PASSAGE SHOWN:
Begin
Traditionally, Labor Day weekend signals the completion of the summer season in the Adirondacks. As lake folk begin the arduous process of battening down the hatches and securing the latches on both cottage and camp, local families begin to scurry and hurry to pack in just one last outing before the kids go back to school.
Although autumn remains a few weeks distant, there are already signs of the fall season looming on the horizon, particularly on the hillsides and in the night air. An open window is the sweetest and quietest of all air conditioners.
Whitetail deer are now evident more regularly, and even black bear have been making the rounds searching for food in all the wrong places. Primarily, they have been raiding bird feeders and garbage barrels to make up for this year's meager crop of berries.
Photo by Joe Hackett
As fall looms on the far horizon, this shot of a brook trout provides anglers with an incentive to continue fishing until the season is complete. Jay McGrath is at the oars of this recently stolen Old Town pack canoe. A reward is being offered for the return of this canoe.
End
Entries from a dataset:
Begin
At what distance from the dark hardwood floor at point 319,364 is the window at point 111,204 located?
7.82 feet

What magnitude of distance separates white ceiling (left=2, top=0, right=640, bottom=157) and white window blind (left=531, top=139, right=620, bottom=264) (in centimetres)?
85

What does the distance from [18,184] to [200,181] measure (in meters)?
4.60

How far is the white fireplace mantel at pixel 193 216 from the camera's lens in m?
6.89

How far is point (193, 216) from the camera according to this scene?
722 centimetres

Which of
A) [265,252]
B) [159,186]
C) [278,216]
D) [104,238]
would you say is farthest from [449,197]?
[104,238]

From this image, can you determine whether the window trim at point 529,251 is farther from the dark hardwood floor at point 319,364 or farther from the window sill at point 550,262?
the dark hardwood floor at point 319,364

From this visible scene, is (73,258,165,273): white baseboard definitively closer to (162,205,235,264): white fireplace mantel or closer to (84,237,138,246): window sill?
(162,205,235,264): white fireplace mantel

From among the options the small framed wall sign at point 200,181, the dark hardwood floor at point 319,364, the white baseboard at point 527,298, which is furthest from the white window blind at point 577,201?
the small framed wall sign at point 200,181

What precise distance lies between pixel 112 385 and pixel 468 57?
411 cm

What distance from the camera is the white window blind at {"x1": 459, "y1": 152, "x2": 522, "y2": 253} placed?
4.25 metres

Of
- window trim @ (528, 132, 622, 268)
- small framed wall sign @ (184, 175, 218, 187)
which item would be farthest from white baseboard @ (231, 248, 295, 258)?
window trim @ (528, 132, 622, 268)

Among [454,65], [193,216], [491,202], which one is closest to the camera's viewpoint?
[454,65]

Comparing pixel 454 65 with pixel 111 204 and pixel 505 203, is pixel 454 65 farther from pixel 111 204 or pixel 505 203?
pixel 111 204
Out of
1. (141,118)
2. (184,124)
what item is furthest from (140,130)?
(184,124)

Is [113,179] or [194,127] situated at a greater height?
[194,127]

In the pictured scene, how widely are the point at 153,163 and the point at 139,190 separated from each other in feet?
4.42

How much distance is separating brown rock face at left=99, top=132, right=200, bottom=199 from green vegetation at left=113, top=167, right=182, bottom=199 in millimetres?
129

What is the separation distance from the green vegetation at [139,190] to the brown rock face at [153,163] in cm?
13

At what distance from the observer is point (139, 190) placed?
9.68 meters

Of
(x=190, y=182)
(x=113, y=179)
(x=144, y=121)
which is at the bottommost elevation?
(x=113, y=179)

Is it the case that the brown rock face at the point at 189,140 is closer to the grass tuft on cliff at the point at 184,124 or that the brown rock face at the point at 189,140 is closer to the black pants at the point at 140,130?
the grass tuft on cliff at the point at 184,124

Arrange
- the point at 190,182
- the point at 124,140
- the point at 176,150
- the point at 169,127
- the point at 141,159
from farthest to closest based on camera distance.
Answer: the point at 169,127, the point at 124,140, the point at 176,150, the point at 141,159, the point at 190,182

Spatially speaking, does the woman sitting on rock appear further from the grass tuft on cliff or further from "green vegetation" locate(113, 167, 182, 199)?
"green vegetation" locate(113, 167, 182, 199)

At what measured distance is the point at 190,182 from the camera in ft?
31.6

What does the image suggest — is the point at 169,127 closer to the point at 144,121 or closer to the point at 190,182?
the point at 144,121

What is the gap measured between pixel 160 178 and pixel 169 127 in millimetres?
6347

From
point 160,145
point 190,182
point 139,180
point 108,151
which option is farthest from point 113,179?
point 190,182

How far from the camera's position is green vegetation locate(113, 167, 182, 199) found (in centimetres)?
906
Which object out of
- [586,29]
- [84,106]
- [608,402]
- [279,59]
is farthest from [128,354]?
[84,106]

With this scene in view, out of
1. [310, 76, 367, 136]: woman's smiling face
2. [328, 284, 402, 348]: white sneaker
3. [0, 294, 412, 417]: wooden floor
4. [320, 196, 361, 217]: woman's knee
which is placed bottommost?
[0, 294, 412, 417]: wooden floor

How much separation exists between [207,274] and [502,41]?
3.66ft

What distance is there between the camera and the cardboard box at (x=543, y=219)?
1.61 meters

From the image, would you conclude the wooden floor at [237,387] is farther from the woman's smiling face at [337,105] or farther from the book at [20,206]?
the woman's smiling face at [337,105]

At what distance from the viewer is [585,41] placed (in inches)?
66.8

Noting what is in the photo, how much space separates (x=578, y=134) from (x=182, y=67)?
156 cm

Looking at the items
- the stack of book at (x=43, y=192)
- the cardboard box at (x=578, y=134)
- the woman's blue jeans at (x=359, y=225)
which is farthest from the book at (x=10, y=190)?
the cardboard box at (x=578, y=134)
End
TO BE DONE:
For the passage on late summer in the Adirondacks, say whether each statement agrees with it, answering yes or no and quoting the words that decide it: (a) Black bears have been raiding bird feeders and garbage barrels. (b) This year's berry crop has been plentiful. (c) Jay McGrath is rowing a canoe that was recently bought. The dataset entries have no role in what is asked here.

TASK RESULT:
(a) Yes: "Primarily, they have been raiding bird feeders and garbage barrels"
(b) No: "this year's meager crop of berries"
(c) No: "this recently stolen Old Town pack canoe"